Sh juga punya cerita tentang si perempuan-perempuan penghibur ini menerima tamu. Biasanya tamu datang pada siang dan sore hari. Siang hari, biasanya dia sebut dengan 'boci' (bobo ciang) dengan si perempuan penghibur.
"Siang-siang juga banyak bapak-bapak yang boci, bobo ciang, nah kalau ini biasanya cuma 1-2 jam," kata dia.
Ada juga yang biasanya waktu bubaran kantor hingga malam hari. Yang seperti ini, biasanya menginap di unit si perempuan. Pola seperti ini, biasanya, sang perempuan yang menyewa unit apartemen secara harian dan bulanan untuk melayani para tamu.
Dia mengatakan, proses sewa harian atau bulanan memang mudah. Tinggal si pemilik unit membuka harga.
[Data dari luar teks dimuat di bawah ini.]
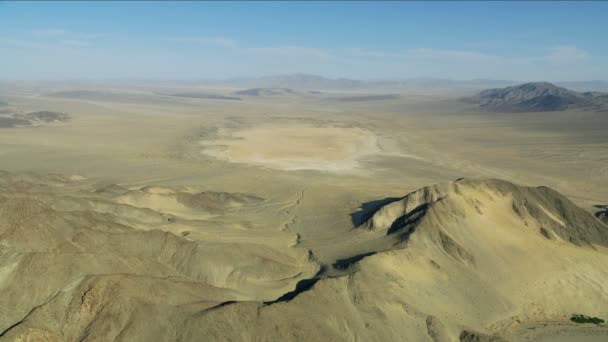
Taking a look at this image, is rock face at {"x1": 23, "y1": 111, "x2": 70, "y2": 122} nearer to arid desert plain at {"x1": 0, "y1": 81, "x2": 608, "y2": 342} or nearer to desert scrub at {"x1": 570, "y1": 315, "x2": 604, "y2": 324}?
arid desert plain at {"x1": 0, "y1": 81, "x2": 608, "y2": 342}

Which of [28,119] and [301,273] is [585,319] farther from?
[28,119]

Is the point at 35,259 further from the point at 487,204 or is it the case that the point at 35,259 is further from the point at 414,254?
the point at 487,204

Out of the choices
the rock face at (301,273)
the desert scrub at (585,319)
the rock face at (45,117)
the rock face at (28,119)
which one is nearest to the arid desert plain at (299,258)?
the rock face at (301,273)

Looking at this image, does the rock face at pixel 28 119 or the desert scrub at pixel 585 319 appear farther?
the rock face at pixel 28 119

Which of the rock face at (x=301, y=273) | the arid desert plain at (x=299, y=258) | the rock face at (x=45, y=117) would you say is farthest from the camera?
the rock face at (x=45, y=117)

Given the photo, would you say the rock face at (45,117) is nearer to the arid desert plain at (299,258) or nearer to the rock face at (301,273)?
the arid desert plain at (299,258)

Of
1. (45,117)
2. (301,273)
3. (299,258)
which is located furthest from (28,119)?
(301,273)

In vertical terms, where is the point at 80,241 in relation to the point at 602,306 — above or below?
above

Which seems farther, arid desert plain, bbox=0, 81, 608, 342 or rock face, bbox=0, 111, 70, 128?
rock face, bbox=0, 111, 70, 128

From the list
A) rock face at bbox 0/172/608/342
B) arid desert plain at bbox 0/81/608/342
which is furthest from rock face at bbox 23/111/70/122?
rock face at bbox 0/172/608/342

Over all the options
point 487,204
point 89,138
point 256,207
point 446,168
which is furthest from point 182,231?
point 89,138

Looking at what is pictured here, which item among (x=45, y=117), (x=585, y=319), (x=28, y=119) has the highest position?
(x=45, y=117)
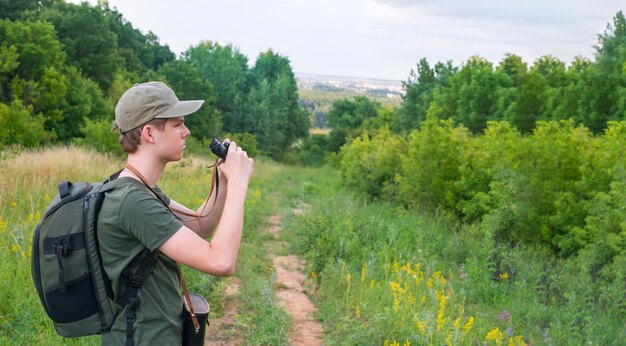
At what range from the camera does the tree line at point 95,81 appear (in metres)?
30.1

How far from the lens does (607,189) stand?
36.0 feet

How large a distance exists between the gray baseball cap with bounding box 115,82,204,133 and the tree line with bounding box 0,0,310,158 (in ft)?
60.0

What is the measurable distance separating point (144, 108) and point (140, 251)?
1.78 feet

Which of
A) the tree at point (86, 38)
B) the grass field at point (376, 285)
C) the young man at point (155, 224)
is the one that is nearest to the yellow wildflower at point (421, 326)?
the grass field at point (376, 285)

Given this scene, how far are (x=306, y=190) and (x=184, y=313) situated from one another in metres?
18.3

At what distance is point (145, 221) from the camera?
7.38 feet

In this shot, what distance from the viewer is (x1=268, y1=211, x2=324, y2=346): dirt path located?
5879 millimetres

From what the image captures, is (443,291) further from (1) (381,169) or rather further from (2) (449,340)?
(1) (381,169)

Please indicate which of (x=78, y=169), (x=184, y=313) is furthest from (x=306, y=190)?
(x=184, y=313)

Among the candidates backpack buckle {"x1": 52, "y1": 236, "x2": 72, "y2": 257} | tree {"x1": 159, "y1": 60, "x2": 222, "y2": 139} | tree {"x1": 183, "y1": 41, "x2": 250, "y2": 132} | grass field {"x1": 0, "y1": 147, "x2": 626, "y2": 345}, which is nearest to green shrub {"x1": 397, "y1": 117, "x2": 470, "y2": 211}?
grass field {"x1": 0, "y1": 147, "x2": 626, "y2": 345}

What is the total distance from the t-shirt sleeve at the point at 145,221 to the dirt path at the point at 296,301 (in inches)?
143

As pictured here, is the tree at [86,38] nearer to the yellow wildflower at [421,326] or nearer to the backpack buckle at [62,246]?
the yellow wildflower at [421,326]

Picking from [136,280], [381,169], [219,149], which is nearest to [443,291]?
[219,149]

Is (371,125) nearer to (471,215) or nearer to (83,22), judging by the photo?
(83,22)
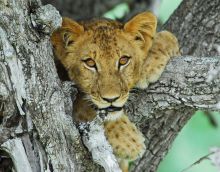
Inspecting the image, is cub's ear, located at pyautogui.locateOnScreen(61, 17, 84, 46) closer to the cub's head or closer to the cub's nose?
the cub's head

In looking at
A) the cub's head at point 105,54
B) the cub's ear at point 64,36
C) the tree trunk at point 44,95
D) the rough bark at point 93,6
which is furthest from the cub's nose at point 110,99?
the rough bark at point 93,6

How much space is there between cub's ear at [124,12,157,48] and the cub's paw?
1.26 feet

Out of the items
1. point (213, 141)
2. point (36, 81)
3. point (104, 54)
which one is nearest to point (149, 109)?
point (104, 54)

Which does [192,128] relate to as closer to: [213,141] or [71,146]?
[213,141]

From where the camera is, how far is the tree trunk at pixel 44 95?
2.67 m

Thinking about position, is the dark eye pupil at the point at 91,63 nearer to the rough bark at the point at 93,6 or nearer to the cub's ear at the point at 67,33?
the cub's ear at the point at 67,33

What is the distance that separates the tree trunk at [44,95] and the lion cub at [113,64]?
0.28 ft

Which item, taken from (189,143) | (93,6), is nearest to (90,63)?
(93,6)

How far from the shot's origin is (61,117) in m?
2.83

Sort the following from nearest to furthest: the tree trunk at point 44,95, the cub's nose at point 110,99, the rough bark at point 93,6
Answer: the tree trunk at point 44,95 → the cub's nose at point 110,99 → the rough bark at point 93,6

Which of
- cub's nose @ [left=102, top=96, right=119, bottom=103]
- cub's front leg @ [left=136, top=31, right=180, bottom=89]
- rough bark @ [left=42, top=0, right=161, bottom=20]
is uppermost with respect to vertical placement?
cub's front leg @ [left=136, top=31, right=180, bottom=89]

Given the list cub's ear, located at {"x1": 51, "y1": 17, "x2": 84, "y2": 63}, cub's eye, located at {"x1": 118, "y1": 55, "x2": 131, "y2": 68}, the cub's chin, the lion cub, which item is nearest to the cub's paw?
the lion cub

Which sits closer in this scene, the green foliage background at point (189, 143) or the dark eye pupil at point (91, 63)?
the dark eye pupil at point (91, 63)

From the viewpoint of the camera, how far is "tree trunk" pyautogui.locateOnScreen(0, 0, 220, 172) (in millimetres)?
2674
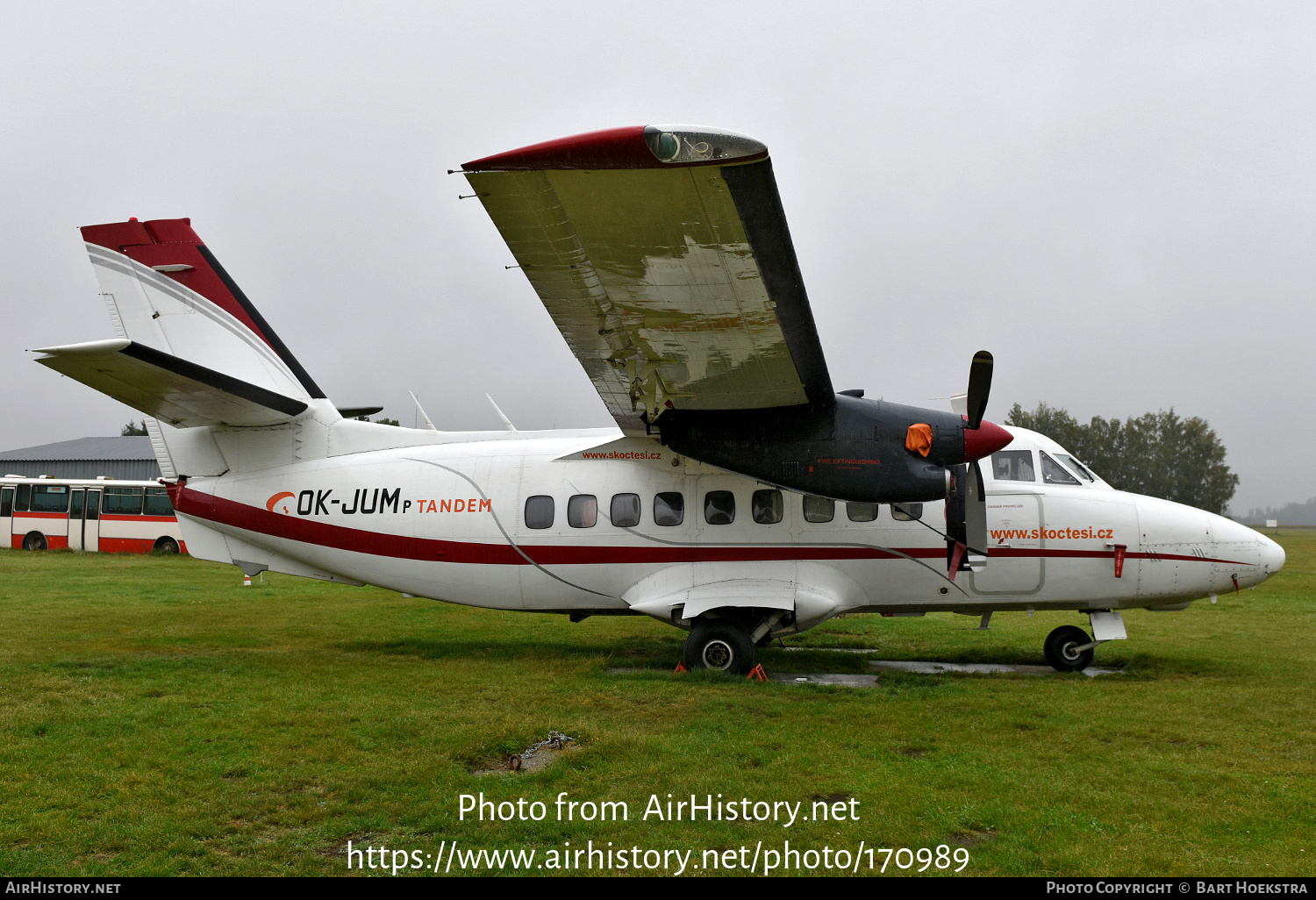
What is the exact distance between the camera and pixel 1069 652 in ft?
34.8

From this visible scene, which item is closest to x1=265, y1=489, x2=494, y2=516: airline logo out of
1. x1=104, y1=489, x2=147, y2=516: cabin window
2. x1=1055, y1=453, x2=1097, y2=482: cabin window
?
x1=1055, y1=453, x2=1097, y2=482: cabin window

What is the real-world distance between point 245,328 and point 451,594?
182 inches

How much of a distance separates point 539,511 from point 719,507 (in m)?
2.36

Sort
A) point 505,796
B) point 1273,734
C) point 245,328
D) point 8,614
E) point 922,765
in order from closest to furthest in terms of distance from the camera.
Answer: point 505,796 < point 922,765 < point 1273,734 < point 245,328 < point 8,614

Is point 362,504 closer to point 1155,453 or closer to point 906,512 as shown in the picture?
point 906,512

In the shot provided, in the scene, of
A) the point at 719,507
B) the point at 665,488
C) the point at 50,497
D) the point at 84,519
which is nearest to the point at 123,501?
the point at 84,519

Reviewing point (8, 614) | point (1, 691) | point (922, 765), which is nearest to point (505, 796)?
point (922, 765)

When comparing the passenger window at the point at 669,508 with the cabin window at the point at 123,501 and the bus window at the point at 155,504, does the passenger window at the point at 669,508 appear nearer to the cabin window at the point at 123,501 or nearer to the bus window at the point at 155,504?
the bus window at the point at 155,504

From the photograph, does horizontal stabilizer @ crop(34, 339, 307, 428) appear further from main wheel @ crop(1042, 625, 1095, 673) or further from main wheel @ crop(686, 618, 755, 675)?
main wheel @ crop(1042, 625, 1095, 673)

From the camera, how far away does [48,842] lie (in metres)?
4.70

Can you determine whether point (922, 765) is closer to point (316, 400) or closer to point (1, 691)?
point (1, 691)

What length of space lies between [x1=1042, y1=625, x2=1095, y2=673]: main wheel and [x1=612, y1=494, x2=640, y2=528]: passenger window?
546 centimetres

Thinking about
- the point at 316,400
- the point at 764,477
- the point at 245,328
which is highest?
the point at 245,328

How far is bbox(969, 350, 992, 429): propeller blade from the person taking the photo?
8.90m
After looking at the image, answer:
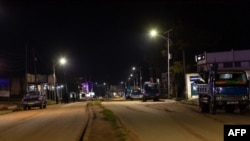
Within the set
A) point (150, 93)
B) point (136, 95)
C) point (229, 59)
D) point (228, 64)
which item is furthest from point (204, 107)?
point (136, 95)

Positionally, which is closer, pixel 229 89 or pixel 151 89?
pixel 229 89

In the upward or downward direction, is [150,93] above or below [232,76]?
below

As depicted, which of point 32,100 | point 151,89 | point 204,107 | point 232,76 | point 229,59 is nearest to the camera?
point 232,76

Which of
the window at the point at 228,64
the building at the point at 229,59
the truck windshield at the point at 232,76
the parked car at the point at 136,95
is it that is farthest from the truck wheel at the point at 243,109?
the parked car at the point at 136,95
Ketika ada yang cocok, tinggal diberikan kunci unitnya.
"Kalau begitu, sewanya ke pemilik unit, pegang kunci, selesai. Jadi mau ngapa-ngapain nggak ketauan. Ini lebih menguntungkan buat pemilik unit daripada sewa tahunan," kata dia.
Lalu, bagaimana Shasa bisa curiga dan membedakan warga biasa dengan perempuan penghibur yang tinggal bulanan atau harian di kawasan Kalibata City?
"Biasanya, mereka pakaiannya mini, rok mini dan tank top. Dan umurnya masih muda, paling masih SMA. Biasanya mereka nunggu di parkiran atau di Mall Kalibata. Dan biasanya mereka itu resah, dan sering menerima atau menghubungi orang lain lewat telepon," kata dia.
Warga Kalibata City, sambung Sh, akhirnya harus tutup mata dengan adanya prostitusi online di kawasan itu. Sebab, laporan mereka selalu mentah, baik ke pengelola Kalibata City atau ke Kelurahan terdekat, Rawajati. Setiap laporan mereka hanya didengar tanpa ada tindak lanjut.
"Pengelola itu kayanya mereka tutup telinga, yang penting kan pengelola dapat uang. Karena walaupun ada laporan nggak ada tanggapan dari pengelola. Percuma kita lapor ke pengelola," katanya.
Dia berharap pemerintah bisa masuk ke apartemen ini. Supaya ada kepengurusan dan perketatan aturan. Sehingga, bisa misa meminimalisir tindakan-tindakan seperti ini, baik prostitusi, narkotika.